──────── Kaynak ────────

15 Temmuz sonrası sürekli okuyorum ve araştırıyorum!
Bu Paralel Yapı denen FETÖ Terör örgütünün yıllar boyunca nasıl bir yapılanma içine girdiklerini, insanları nasıl kandırdıklarını, insanların nasıl kanlarını emdiklerini, abla adı altında kadınları nasıl kullandıklarını, cemaat imamları denen hainlerin nasıl tezgahlar kurduklarını haber sitelerinden ,yazılı ve görsel medyadan sürekli takip etmekteyim.
Devlet içinde devlet olur mu? Bu hainler devlet içinde devlet yapılanması içine gitmişler. Devletin en önemli yerlerini ele geçirdikleri gibi sivil toplumun içine de virüs gibi salmışlar kendilerini. Paralı varlıklı ailelerin çocuklarını nasıl tezgaha düşürdüklerini, içlerinde ki çulsuzları nasıl zengin ettiklerini duydukça, okudukça kanım donup, tüylerim diken diken oluyor. Bu şerefsizler ilk önce ekonomik olarak güçlenmişler. Daha sonra orduyu, yargıyı, emniyeti, eğitim kurumlarını ve bir çoook kurumu ele geçirmişler! Bizler düşmanlarımızı dışarda ararken meğer en büyük düşmanımız içimizdeymiş! Kurtuluş savaşından sonra bize hiç kimse bu Fetö Terör Örgütünün yaptığını yapmadı.

──────── Veri Listesi ────────

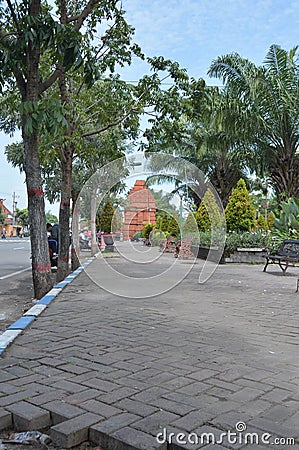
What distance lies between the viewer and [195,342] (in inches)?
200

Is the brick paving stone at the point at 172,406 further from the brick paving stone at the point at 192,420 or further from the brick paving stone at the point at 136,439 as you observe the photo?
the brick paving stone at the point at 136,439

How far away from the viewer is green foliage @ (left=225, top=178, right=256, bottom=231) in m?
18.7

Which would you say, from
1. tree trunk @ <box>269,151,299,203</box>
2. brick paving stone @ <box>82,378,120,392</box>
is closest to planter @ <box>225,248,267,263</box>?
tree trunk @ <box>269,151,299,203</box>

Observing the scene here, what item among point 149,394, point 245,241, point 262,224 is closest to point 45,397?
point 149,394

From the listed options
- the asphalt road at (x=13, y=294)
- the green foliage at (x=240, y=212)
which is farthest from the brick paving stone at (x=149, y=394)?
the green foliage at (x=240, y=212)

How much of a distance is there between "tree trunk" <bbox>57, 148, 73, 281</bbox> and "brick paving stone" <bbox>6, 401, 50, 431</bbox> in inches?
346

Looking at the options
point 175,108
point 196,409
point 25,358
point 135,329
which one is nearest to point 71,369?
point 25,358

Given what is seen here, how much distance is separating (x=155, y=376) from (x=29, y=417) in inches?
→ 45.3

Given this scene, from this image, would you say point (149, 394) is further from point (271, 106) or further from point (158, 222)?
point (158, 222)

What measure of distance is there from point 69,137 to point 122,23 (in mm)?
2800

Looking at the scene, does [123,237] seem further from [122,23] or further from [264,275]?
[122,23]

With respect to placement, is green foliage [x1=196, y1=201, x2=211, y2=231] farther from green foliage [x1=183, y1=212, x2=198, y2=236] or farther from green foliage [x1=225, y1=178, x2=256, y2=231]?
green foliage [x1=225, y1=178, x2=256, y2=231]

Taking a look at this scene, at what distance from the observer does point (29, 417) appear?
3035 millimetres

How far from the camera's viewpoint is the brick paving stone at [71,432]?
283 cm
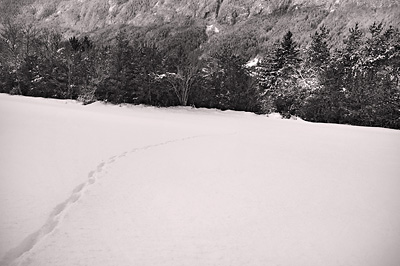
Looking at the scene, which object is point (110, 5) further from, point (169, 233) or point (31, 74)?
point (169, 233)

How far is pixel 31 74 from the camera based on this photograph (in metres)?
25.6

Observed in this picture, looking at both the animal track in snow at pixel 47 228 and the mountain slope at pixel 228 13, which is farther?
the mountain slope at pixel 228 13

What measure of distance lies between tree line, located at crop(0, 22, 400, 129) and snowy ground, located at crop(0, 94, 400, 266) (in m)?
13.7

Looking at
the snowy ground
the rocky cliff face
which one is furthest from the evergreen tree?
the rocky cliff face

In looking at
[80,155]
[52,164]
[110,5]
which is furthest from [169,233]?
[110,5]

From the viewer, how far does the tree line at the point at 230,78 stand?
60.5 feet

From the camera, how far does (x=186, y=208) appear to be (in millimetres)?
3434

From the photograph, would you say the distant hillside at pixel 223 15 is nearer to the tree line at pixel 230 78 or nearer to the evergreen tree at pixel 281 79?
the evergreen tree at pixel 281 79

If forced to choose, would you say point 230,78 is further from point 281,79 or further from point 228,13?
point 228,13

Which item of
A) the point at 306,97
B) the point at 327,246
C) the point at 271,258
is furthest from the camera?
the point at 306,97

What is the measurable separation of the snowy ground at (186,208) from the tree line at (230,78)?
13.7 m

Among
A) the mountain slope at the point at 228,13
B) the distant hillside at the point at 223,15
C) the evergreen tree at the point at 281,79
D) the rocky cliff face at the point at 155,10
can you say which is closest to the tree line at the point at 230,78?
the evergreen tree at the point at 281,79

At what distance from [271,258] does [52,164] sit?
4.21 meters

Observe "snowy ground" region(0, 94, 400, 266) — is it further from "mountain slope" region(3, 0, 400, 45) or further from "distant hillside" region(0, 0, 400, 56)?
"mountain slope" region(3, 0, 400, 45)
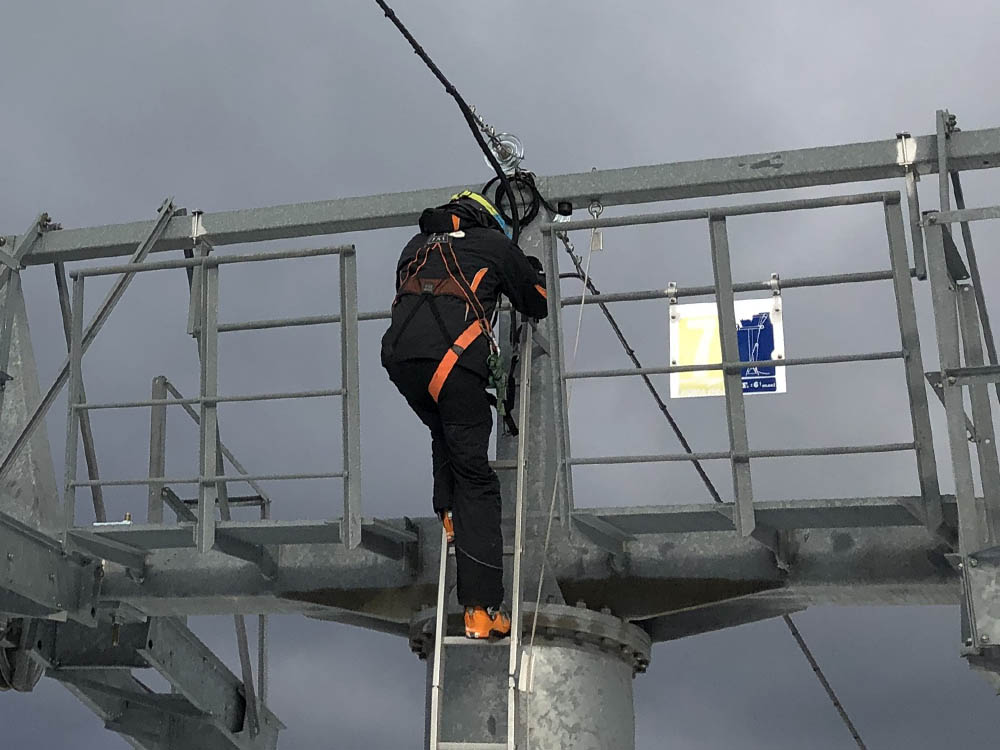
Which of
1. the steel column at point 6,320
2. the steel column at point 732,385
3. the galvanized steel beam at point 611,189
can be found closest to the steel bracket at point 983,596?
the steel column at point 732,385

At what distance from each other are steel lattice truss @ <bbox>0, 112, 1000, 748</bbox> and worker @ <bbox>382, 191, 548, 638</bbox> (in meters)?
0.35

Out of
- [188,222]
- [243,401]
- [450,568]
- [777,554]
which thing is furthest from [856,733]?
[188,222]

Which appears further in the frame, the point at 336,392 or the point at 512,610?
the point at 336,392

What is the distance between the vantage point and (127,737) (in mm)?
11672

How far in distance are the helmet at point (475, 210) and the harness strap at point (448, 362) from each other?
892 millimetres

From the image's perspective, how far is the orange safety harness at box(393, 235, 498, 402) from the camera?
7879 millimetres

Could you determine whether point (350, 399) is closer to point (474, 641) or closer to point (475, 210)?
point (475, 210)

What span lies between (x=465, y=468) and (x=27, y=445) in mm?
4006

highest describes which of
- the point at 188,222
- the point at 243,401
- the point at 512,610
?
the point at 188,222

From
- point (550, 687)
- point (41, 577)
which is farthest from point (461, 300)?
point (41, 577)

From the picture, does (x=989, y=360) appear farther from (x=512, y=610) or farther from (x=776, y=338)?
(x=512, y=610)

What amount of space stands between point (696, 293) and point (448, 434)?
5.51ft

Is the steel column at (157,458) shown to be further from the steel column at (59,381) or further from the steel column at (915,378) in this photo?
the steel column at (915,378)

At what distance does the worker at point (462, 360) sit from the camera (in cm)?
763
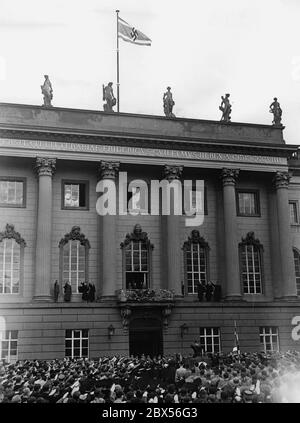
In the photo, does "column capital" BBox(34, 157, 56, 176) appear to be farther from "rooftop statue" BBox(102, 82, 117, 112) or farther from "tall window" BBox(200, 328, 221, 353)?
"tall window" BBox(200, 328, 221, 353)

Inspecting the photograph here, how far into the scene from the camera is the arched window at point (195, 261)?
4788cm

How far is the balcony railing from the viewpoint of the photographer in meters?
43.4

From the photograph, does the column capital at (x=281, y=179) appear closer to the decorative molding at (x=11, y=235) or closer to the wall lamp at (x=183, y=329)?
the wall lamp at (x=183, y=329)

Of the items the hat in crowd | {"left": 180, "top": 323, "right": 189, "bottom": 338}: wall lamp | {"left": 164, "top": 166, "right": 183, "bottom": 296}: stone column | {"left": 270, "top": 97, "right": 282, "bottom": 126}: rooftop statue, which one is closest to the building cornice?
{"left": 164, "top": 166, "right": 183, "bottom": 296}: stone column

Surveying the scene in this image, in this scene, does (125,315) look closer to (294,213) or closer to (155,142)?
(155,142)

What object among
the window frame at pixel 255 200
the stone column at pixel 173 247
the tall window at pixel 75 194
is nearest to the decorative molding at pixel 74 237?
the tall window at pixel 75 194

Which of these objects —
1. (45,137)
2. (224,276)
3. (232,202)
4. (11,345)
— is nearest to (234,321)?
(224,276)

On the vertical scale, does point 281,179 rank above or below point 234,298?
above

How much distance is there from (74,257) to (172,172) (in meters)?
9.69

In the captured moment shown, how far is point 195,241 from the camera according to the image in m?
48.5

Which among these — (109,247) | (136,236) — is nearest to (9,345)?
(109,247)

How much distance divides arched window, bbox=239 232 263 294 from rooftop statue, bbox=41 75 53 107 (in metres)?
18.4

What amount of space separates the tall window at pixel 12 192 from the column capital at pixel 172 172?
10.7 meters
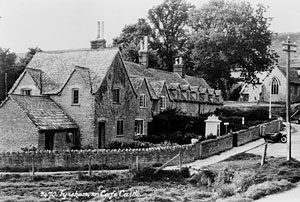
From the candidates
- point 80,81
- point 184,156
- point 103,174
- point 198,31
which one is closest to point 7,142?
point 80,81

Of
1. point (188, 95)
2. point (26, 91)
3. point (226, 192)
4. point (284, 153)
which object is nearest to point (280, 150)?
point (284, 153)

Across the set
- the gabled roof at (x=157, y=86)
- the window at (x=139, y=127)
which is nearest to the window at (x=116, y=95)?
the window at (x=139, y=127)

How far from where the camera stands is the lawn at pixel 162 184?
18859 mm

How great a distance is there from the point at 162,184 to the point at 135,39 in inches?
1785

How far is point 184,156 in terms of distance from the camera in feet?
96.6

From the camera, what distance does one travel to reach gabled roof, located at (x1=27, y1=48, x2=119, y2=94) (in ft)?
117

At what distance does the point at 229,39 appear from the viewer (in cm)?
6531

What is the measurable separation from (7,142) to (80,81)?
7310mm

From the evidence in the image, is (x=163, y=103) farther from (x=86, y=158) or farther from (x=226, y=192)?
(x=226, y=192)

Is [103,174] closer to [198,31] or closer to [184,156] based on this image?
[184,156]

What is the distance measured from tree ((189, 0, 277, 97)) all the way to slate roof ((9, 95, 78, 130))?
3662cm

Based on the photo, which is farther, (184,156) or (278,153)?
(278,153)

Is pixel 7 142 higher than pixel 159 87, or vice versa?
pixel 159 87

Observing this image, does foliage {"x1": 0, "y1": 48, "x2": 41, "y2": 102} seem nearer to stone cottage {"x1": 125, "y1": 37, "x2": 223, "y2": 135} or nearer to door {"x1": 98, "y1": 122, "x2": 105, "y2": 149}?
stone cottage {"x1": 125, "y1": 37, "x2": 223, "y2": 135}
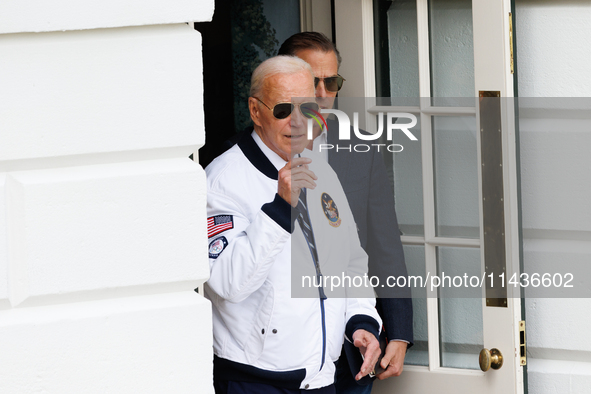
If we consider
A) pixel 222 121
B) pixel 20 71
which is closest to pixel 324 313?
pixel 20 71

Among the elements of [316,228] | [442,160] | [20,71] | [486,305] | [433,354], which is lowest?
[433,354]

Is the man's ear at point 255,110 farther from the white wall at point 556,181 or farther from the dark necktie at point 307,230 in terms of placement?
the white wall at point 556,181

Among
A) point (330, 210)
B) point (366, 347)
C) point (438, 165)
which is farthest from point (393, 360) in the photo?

────────

[Yönergeler]
1. Kaynak metindeki şu cümleyi İngilizceye çevirin: "Bizler düşmanlarımızı dışarda ararken meğer en büyük düşmanımız içimizdeymiş!"
2. Girdilerde "From the camera, what" ifadesini içeren satırdan başlayıp girdilerin sonuna kadar giden satırlarda "slate roof" ifadesini "tiled roof" ile değiştirin, geri kalan her şeyi aynen bırakarak yalnızca bu satırları yeniden yazın. Resimleri yanıta almayın.
Girdilerin kaynak metinle hiçbir ilgisi yoktur.

[Görev Yanıtları]
1. While we were looking for our enemies outside, it turns out our greatest enemy was within us!

2.
From the camera, what distance does one travel to reach gabled roof, located at (x1=27, y1=48, x2=119, y2=94) (in ft)?
117

At what distance does the point at 229,39 appear from the viewer (in cm)?
6531

What is the measurable separation from (7,142) to (80,81)?
7310mm

From the evidence in the image, is (x=163, y=103) farther from (x=86, y=158) or farther from (x=226, y=192)?
(x=226, y=192)

Is [103,174] closer to [198,31] or closer to [184,156] based on this image?
[184,156]

What is the distance measured from tree ((189, 0, 277, 97)) all the way to tiled roof ((9, 95, 78, 130))?
3662cm

Based on the photo, which is farther, (184,156) or (278,153)?
(278,153)

Is pixel 7 142 higher than pixel 159 87, or vice versa?
pixel 159 87

Observing this image, does foliage {"x1": 0, "y1": 48, "x2": 41, "y2": 102} seem nearer to stone cottage {"x1": 125, "y1": 37, "x2": 223, "y2": 135} or nearer to door {"x1": 98, "y1": 122, "x2": 105, "y2": 149}?
stone cottage {"x1": 125, "y1": 37, "x2": 223, "y2": 135}
If we consider
A) pixel 222 121
B) pixel 20 71
which is closest to pixel 324 313?
pixel 20 71

Among the elements of [316,228] | [442,160] | [20,71] | [486,305] | [433,354], which is lowest?
[433,354]

Is the man's ear at point 255,110 farther from the white wall at point 556,181 or farther from the dark necktie at point 307,230 in terms of placement?
the white wall at point 556,181

Among
A) point (330, 210)
B) point (366, 347)
C) point (438, 165)
which is farthest from point (393, 360) in the photo?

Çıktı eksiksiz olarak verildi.